Melek: Yani... Gelmeyeceksin sanıyorduk. Sonuçta Reşat Amca ile uzun zamandır düşmansınız.
Zeliha: Babanız küçük çocuk mu Allah aşkına, kaç yaşında adam. Sinirinden gelmemezlik yapacak değil ya.
İhsan: Hatta diyorum ki, bu vesileyle Reşat ile de barışalım.
Iraz: Baba, ne diyordun sen? Daha geçen gün “Dünya tersine dönse barışmayız.” dediğin adamdan bahsediyorsun.
İhsan: O dündü, bugün ise bugün. Kararlıyım ben.
Reşat: Vay, İhsan gelmiş. Hangi dağda kurt öldü de teşrif ettin peki?
İhsan: Duydum ki oğlun İstanbul’dan geliyormuş. Ben de gelip bir göreyim dedim.
Reşat: (alaycı bir tavırla) Kızlarından biriyle evermek için mi?
(İhsan sinirini içine atmaya çalışırken Reşat ise konuşmaya devam etmektedir.)
Reşat: Sonuçta ününüz “kızları evlenmeyen aile” olarak dört bir yana yayıldı, siz de haklısınız tabii.
Hayriye: Reşat, bir sussana.
Reşat: Ne susacağım, yalan mı söylüyorum? Herkes bunların sülalesini konuşuyor.
Hayriye: Re-şat!
Reşat: Gerçek bunlar, gerçek! Ama acıtıyor işte. Dediğim gibi haklısınız siz de.

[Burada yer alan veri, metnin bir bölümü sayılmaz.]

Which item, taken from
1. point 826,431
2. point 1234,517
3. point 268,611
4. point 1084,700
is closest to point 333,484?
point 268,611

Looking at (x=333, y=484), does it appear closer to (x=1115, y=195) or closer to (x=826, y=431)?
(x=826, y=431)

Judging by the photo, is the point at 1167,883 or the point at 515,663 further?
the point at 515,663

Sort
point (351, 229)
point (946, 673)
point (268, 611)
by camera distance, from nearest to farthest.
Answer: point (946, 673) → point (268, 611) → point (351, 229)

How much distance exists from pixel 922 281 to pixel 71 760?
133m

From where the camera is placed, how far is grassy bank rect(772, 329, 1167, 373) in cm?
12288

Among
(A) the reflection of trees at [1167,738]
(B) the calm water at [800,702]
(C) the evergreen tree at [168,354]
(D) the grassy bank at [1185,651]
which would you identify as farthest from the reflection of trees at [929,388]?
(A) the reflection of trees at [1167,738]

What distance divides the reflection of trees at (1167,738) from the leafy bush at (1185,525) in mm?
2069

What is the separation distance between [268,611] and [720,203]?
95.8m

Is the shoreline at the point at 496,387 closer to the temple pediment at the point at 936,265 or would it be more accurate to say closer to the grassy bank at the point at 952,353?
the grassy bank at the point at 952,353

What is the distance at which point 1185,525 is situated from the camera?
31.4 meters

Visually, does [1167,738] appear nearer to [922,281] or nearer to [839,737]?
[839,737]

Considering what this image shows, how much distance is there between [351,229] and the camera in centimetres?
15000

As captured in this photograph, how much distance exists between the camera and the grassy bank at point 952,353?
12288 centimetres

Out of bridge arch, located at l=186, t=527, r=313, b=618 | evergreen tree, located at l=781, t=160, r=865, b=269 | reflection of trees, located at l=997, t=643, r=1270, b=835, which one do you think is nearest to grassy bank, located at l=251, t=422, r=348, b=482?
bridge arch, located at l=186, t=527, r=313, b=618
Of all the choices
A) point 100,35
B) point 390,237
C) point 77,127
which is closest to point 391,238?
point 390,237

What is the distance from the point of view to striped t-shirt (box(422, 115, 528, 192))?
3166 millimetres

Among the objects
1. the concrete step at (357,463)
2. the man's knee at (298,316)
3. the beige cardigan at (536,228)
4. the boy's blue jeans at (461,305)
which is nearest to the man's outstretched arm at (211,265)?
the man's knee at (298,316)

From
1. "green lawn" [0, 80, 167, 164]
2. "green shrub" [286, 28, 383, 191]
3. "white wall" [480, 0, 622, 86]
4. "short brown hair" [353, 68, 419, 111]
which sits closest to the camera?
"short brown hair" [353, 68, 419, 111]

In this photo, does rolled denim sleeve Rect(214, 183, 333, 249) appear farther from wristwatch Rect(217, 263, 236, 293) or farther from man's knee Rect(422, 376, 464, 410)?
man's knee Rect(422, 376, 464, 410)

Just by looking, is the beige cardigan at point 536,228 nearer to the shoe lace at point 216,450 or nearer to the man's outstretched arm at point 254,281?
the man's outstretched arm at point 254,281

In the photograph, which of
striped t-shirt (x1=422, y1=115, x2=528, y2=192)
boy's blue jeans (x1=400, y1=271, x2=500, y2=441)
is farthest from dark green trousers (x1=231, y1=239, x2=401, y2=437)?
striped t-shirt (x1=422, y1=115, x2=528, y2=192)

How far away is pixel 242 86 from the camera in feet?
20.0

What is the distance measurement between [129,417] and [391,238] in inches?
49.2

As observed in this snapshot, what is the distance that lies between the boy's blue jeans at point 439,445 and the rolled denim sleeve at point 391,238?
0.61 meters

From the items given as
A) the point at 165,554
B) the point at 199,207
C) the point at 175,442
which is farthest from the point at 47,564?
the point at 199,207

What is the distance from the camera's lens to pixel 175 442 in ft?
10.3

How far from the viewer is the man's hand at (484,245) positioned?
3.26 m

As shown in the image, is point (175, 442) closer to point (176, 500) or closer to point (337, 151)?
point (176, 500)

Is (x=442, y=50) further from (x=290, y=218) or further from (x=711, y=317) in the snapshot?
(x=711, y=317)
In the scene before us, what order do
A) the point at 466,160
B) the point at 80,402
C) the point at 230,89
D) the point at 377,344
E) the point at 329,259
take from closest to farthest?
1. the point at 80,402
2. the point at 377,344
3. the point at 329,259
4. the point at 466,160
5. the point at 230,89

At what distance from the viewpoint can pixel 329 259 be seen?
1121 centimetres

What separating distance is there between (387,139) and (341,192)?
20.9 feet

Çiğdem: Kendinize gelin! Büyüğümüzsünüz diye laf etmedik, ama fazla oluyorsunuz artık!
İhsan: Çiğdem, sen karışma kızım.
Çiğdem: Karışırım baba! Bu adam sürekli bizi ezerken sen böyle susacak mısın? Bize bulaşacağınıza kendinize bakın siz!
Reşat: Vay, Çiğdem Hanım'ın dili uzamış. Evde kalmasına rağmen söylediklerini takdir ettim. Peki sende o cesaret nerede? Erkeksen cevap versene!
İhsan: Yeter be!
(İhsan, bir hışımla Reşat'ın yakasına yapışır ve kavga başlar.)
Hayriye: (ayırmaya çalışarak) Bir durun! Koca koca adam oldunuz, hala kavga ediyorsunuz!
Reşat: Bırak Hayriye! Ne hesabı varsa görsün benimle!
İhsan: Asıl hesabı ben sana göstereceğim!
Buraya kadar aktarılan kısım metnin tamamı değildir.